Eric J. Kos &nbsp&nbsp The “Mulberry” development at 2100 Clement Ave. replaced an aging warehouse that once served the ship- and barge-building industry along the Oakland Estuary.

Public Invited to Join Planning Dept. Tour

At 5 p.m. Thursday, June 20, the Planning Board will take its meeting on the road. The public is welcome to come along. The board will first host an open forum in the parking lot on Oak Street behind City Hall. Board members and the public will then visit four developments: Everett Commons at 2437 Everett St.; Mulberry at 2100 Clement Avenue; Littlejohn Commons at 1401 Buena Vista Ave. and Alameda Landing.

Everett School rose up at the corner of Everett Street and Eagle Avenue in 1891. The school district demolished the 80-year-old school in 1971 to make room for Island High School. Students attended school there in four portable classrooms until Island High moved to George P. Miller Elementary School on Singleton Avenue in 2006. The abandoned portables populated the site until 2014, when the Board of Education swapped this property to the Alameda Housing Authority (AHA), which then developed Everett Commons.

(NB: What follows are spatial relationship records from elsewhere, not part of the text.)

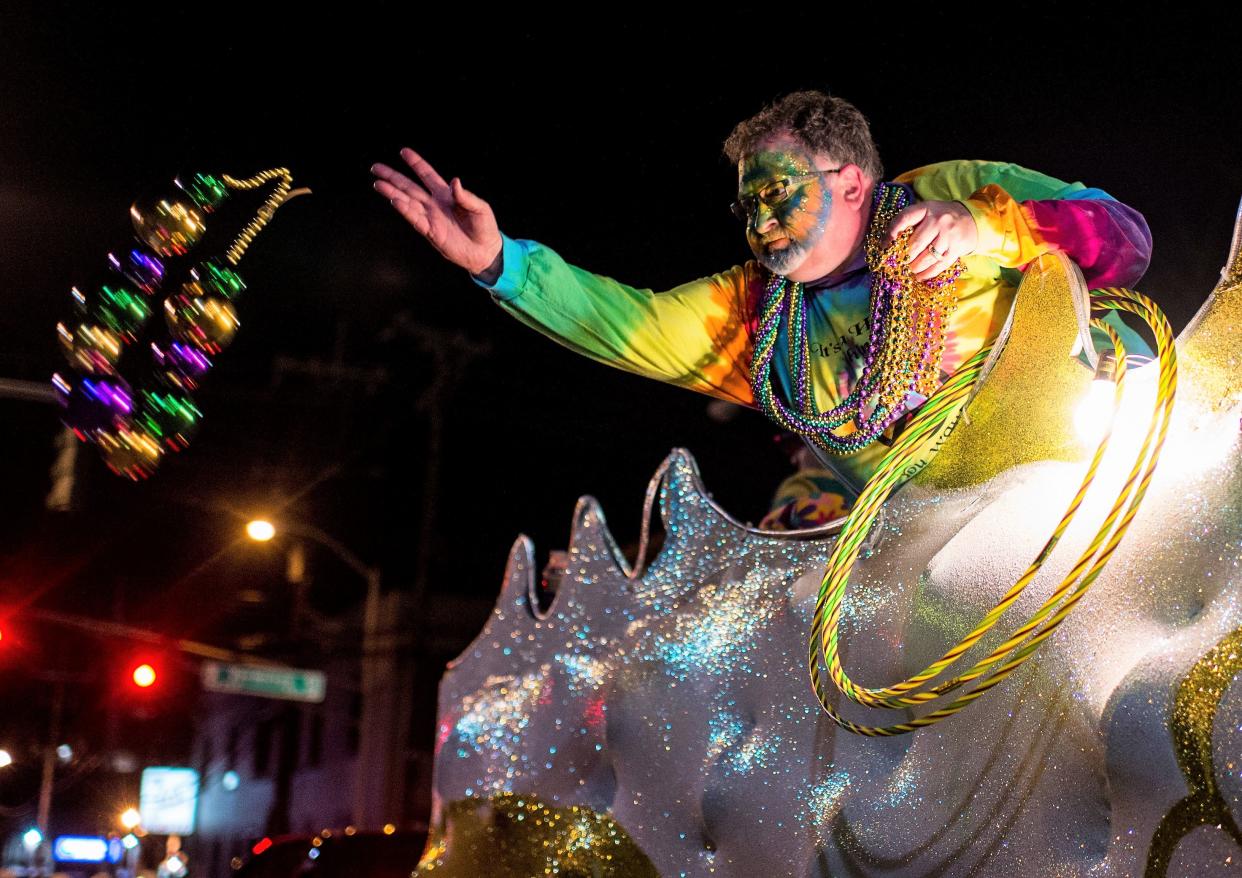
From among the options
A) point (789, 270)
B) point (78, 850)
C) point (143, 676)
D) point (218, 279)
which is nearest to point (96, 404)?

In February 2015, Southern California developer City Ventures approached the city about developing the 2.78-acre property at 2100 Clement Ave. At the time, the site included a 39,000-square-foot warehouse that the Pacific Bridge Company built in 1939 to house part of its ship- and barge-building operations. The city approved City Ventures’ plans and the company demolished the warehouse and began construction of Mulberry in 2016. The company named the development for Mulberry Street, which enters the project from its south side. 

AHA built Littlejohn Commons on the Del Monte cannery site with 31 affordable-housing units. The development, which opened on Oct. 1, 2018, and the park across Buena Vista Avenue were named in honor of justice advocate Elector Littlejohn. 

Alameda Landing shopping center opened for business in February 2015. Along with the shopping center, the project includes: detached homes, townhomes and urban-style lofts. It rose up on the site of the San Francisco Airdrome, which the U.S. Navy later took over and built the Alameda annex of the Naval Fleet and Industrial Supply Center of Oakland there.